Hispano-Suiza Carmen Boulogne 

Osservandola, è ben evidente il legame con le vecchie glorie del passato, con un richiamo alla H6C Dubonnet Xenia, vettura prodotta in esemplare unico nel 1938 e commissionata dall’ex eroe di guerra e progettista André Dubonnet. La grande mascherina anteriore e i sinuosi fianchi, caratterizzati dai grandi passaruota, si miscelano perfettamente con la coda spiovente e con i fanali posteriori rotondi.

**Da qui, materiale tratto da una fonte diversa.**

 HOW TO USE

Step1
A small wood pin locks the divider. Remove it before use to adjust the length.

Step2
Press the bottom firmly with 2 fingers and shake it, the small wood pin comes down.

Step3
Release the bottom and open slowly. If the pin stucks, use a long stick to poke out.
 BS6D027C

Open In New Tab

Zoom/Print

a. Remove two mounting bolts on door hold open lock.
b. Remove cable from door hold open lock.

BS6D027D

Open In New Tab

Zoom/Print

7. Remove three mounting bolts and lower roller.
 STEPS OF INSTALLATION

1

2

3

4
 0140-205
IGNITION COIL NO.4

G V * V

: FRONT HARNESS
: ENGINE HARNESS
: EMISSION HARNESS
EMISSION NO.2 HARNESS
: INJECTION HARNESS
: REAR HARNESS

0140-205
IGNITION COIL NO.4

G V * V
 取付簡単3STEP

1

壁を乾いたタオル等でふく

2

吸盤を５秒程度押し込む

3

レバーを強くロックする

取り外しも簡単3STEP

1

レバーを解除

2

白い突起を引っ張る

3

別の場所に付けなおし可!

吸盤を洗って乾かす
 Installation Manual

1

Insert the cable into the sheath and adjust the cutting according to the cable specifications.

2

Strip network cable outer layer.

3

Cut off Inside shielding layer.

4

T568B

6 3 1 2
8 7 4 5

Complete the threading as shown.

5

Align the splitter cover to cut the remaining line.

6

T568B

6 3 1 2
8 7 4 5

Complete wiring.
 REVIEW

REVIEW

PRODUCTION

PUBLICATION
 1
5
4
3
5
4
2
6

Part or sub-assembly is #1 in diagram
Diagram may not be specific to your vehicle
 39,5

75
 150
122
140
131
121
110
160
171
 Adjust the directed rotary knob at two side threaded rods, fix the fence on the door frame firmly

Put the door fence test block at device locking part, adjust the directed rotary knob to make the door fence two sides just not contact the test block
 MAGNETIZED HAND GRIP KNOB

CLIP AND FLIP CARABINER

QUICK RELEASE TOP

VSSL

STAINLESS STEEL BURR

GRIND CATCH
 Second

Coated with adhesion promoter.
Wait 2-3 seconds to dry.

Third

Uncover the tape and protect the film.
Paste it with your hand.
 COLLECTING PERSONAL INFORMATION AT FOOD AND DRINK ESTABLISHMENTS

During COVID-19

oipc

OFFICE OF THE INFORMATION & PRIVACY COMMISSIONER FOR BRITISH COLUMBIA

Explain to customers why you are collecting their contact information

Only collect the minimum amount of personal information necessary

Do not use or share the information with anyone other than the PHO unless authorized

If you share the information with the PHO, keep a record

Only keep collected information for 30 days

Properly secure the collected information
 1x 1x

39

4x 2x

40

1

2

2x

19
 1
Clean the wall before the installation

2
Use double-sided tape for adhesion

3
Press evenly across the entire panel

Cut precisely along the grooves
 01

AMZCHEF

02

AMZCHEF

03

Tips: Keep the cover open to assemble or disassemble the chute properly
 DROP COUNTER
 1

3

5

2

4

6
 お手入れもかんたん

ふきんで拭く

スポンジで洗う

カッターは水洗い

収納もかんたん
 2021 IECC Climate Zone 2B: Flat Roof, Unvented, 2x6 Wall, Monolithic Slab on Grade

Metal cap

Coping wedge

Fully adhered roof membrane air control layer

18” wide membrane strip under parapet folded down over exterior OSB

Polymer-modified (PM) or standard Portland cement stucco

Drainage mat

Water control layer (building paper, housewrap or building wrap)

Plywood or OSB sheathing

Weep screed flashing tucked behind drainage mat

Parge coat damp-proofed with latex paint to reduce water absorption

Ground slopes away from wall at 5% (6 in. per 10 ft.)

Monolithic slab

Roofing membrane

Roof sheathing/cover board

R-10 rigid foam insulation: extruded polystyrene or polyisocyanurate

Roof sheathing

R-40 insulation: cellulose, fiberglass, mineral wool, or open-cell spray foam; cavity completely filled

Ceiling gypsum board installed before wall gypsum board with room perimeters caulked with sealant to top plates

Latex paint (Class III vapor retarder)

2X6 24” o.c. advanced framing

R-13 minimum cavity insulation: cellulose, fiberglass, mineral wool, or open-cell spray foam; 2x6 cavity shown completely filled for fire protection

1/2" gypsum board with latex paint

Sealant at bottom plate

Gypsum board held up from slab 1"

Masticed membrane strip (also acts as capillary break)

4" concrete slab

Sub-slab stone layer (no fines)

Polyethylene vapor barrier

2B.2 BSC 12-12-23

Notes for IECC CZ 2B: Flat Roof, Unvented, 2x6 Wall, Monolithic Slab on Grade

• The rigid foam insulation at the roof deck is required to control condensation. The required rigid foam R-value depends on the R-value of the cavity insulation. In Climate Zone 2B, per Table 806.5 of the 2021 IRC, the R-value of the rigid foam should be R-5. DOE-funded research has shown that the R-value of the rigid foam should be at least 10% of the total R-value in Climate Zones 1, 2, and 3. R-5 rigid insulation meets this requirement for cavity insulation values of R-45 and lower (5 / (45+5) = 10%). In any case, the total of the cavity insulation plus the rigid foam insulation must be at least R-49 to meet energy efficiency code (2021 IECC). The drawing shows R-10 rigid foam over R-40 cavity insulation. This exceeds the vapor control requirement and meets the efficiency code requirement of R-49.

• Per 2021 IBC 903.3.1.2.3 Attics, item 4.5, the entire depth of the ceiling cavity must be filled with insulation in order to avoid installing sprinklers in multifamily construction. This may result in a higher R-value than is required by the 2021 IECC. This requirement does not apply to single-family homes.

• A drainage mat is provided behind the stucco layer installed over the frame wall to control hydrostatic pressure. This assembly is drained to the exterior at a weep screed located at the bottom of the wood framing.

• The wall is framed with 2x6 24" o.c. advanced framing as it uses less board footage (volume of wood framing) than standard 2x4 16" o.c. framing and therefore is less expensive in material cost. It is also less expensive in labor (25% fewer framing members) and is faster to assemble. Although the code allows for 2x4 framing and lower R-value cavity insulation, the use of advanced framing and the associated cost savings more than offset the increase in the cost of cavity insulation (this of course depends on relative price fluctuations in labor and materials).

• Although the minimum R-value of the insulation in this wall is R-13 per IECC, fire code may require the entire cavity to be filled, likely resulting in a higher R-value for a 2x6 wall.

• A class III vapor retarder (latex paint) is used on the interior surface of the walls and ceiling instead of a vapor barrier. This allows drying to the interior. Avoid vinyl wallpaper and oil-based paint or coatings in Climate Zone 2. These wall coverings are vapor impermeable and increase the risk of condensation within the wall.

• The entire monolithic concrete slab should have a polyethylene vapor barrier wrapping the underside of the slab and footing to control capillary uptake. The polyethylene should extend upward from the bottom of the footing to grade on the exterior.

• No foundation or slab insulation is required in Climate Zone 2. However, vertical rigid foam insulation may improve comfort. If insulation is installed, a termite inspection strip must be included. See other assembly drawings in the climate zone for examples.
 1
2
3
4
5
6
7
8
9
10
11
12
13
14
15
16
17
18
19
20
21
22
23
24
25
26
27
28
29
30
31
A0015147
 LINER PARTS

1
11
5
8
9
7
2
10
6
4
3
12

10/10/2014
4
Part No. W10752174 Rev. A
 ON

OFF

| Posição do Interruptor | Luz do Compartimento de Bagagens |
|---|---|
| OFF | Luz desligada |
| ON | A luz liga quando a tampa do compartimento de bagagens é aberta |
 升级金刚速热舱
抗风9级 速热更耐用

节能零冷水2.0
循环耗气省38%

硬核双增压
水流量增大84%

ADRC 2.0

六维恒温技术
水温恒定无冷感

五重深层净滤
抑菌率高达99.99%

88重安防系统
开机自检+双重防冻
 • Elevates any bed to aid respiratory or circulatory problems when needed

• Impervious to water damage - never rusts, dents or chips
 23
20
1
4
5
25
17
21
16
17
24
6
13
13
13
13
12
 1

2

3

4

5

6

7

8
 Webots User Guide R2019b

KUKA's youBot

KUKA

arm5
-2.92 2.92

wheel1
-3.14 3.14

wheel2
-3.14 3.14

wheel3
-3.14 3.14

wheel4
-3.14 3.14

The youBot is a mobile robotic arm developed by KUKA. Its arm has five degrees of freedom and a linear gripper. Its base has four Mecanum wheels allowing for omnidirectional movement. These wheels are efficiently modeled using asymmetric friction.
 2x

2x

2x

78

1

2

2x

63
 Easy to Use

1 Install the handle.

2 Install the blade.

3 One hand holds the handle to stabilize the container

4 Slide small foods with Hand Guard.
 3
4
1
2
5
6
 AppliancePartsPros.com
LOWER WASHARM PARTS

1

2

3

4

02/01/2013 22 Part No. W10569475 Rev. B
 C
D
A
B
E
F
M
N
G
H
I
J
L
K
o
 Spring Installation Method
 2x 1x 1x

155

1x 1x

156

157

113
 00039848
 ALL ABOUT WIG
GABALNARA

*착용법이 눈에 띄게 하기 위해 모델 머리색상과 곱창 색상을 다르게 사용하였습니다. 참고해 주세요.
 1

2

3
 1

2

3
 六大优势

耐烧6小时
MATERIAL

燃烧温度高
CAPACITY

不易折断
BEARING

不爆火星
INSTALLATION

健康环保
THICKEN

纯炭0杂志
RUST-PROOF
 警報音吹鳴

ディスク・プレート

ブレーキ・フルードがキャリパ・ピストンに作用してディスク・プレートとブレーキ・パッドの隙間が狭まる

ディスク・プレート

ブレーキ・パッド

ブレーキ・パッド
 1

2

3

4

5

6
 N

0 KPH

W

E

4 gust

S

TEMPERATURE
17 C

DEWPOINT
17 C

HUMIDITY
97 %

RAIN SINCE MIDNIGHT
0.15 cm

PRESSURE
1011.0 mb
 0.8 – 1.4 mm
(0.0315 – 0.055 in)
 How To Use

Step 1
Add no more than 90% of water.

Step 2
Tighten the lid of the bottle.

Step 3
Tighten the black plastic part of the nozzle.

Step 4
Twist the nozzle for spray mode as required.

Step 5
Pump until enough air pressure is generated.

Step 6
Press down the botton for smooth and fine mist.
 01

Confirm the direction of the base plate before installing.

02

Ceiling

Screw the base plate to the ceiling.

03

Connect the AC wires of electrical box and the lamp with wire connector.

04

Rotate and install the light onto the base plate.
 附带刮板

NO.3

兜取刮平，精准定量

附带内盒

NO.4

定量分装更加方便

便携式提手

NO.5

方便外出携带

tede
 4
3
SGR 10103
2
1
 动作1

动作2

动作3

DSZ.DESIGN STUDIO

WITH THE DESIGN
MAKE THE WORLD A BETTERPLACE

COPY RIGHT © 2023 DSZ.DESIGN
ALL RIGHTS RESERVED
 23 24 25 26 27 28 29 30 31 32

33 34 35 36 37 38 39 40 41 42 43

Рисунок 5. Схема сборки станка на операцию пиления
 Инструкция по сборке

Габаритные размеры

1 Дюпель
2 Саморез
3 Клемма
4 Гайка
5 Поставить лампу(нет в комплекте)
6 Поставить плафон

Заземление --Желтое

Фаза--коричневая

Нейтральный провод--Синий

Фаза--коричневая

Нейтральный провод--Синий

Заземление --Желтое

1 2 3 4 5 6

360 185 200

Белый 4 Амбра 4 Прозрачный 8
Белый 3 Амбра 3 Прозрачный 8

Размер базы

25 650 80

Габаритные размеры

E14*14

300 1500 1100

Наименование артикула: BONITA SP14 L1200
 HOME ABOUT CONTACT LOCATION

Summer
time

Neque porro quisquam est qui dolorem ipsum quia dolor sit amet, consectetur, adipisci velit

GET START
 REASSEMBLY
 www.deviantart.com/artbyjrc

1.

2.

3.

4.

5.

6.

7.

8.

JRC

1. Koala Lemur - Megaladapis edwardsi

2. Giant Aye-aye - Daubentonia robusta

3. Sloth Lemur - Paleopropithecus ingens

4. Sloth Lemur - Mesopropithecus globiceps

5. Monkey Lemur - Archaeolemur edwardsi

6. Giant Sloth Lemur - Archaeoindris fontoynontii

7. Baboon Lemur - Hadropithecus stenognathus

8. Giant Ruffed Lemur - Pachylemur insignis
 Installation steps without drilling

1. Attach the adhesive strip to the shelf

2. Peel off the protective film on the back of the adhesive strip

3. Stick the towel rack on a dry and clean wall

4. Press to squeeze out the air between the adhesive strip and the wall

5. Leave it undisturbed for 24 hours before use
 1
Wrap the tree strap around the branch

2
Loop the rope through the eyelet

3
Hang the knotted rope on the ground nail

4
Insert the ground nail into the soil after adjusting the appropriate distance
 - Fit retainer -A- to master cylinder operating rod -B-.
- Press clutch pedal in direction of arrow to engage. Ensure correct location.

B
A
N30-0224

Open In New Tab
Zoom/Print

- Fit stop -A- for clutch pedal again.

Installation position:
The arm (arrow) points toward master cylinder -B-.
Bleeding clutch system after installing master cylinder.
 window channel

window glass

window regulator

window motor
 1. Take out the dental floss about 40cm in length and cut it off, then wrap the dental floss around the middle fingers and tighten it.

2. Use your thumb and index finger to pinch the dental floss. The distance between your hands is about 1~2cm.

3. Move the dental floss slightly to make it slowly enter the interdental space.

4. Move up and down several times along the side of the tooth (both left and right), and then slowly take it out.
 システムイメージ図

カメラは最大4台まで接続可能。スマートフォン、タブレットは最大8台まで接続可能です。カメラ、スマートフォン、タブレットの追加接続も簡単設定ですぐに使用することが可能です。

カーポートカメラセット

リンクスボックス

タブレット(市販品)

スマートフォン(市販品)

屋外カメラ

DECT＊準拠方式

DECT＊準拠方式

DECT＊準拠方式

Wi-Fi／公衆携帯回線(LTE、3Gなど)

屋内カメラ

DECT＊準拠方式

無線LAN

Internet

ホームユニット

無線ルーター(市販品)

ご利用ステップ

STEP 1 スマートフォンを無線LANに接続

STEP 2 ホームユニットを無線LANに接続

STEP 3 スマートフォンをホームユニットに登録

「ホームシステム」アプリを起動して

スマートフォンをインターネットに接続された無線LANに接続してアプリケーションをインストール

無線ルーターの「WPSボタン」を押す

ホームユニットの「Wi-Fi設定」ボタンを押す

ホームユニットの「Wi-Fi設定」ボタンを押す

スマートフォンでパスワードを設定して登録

La carrozzeria è composta da 11 pannelli in fibra di carbonio ed è impreziosita con inserti color rame.

Gli interni, accessibili attraverso la spettacolare apertura in verticale delle porte, sono opulenti e artigianali. Il look richiama lo steampunk, dove antico e moderno si fondono alla perfezione. La strumentazione è completamente digitale. È inoltre presente uno schermo da 10,1”, posizionato in verticale, attraverso il quale è possibile gestire le principali funzionalità dell’auto. Non mancano preziosi inserti in legno e in alluminio e sedili in pelle/Alcantara con guscio in fibra di carbonio.

Dal punto di vista tecnico la Hispano-Suiza Carmen Boulogne è spinta da quattro motori elettrici (due per ogni ruota posteriore), che garantiscono complessivi 1.114 cavalli di potenza, in grado di farla scattare da 0 a 100 in 2,6 secondi, con una velocità massima di 290 km/h. Ad alimentarli troviamo una batteria da 80 kWh, che dovrebbe garantire un’autonomia di 400 km. Grazie alla presenza dello standard Ccs2, in 30 minuti è possibile ripristinarne fino all’80% della capacità dell’accumulatore.

Nonostante la presenza della batteria, l’auto, grazie all’utilizzo della fibra di carbonio, impiegata sia per la carrozzeria che per il telaio, pesa solo 1630 kg.